Salvador (BA) – O presidente Luiz Inácio Lula da Silva anunciou nesta sexta-feira (23) que o governo federal lançará um novo pacote de desapropriações voltado à aceleração da reforma agrária. O comunicado ocorreu no encerramento do 14º Encontro Nacional do Movimento dos Trabalhadores Rurais Sem Terra (MST), realizado na capital baiana.
De acordo com o ministro do Desenvolvimento Agrário e Agricultura Familiar, Paulo Teixeira, a expectativa é assentar cerca de 26 mil famílias entre fevereiro e março deste ano. O titular da pasta ainda afirmou que 2026 deverá registrar o maior volume de desapropriações do atual mandato de Lula, com cerca de 230 mil famílias já incluídas em programas de reforma agrária.
Evento marca retomada do encontro nacional do MST
O 14º Encontro Nacional do MST reuniu aproximadamente 3 mil delegados de todas as regiões do país e celebrou a retomada do fórum após 17 anos — a última edição havia ocorrido no Rio Grande do Sul.
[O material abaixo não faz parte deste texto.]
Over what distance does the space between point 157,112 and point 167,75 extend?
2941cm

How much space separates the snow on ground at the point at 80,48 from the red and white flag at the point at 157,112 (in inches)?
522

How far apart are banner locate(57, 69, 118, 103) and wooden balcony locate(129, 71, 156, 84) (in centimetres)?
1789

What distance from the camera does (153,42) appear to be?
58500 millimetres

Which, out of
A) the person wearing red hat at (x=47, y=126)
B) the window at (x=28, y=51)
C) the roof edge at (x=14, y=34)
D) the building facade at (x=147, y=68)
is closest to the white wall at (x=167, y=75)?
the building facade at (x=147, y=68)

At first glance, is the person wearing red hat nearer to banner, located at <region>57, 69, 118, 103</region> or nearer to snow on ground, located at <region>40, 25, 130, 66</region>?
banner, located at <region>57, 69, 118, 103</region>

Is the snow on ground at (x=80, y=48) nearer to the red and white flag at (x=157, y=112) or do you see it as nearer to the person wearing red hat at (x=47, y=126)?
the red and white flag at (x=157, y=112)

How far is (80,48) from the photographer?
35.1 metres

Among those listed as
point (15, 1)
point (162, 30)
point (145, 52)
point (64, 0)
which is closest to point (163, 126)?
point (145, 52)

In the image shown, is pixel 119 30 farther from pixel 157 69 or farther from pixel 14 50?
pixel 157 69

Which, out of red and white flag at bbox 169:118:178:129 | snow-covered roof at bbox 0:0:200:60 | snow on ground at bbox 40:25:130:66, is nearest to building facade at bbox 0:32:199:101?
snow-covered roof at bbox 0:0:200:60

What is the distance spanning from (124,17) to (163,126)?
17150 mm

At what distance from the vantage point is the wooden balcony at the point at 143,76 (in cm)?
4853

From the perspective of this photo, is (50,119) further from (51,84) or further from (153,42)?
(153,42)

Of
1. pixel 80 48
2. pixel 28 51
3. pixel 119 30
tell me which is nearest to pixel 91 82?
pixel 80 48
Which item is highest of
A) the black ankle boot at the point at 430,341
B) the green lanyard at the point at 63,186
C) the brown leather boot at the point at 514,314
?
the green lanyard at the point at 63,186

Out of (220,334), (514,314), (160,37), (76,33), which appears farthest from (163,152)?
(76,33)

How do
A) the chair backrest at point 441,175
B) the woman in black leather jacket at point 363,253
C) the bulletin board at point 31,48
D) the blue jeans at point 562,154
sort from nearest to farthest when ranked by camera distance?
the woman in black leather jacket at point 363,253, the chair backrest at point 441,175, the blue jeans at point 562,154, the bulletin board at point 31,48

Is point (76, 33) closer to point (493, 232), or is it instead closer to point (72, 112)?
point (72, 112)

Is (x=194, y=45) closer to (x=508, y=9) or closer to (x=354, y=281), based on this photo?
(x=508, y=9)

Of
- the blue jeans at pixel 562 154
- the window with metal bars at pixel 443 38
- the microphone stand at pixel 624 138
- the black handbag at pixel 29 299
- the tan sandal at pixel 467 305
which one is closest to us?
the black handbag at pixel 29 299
A presença de Lula e da primeira-dama Janja da Silva ampliou o peso político do ato e reforçou a ligação do Palácio do Planalto com movimentos sociais aliados.
Também participaram da cerimônia o governador da Bahia, Jerônimo Rodrigues; a governadora do Rio Grande do Norte, Fátima Bezerra; o senador Humberto Costa (PT-PE); o vice-governador do Maranhão, Felipe Camarão; além de outras lideranças políticas.
Reaproximação após críticas do movimento
A iniciativa ocorre após um período de tensão entre o governo e o MST. Em maio de 2025, dirigentes do movimento criticaram a lentidão da reforma agrária e cobraram mudanças na condução do ministério. Desde então, o governo intensificou o diálogo e agora apresenta o pacote de desapropriações como sinal de fortalecimento da agenda voltada ao campo e à base social da esquerda no ciclo eleitoral de 2026.
O ministro Paulo Teixeira ressaltou que a meta é “garantir terra, assistência técnica e infraestrutura” às famílias assentadas, enquanto Lula sinalizou que novas medidas poderão ser anunciadas nos próximos meses para ampliar o alcance da política agrária.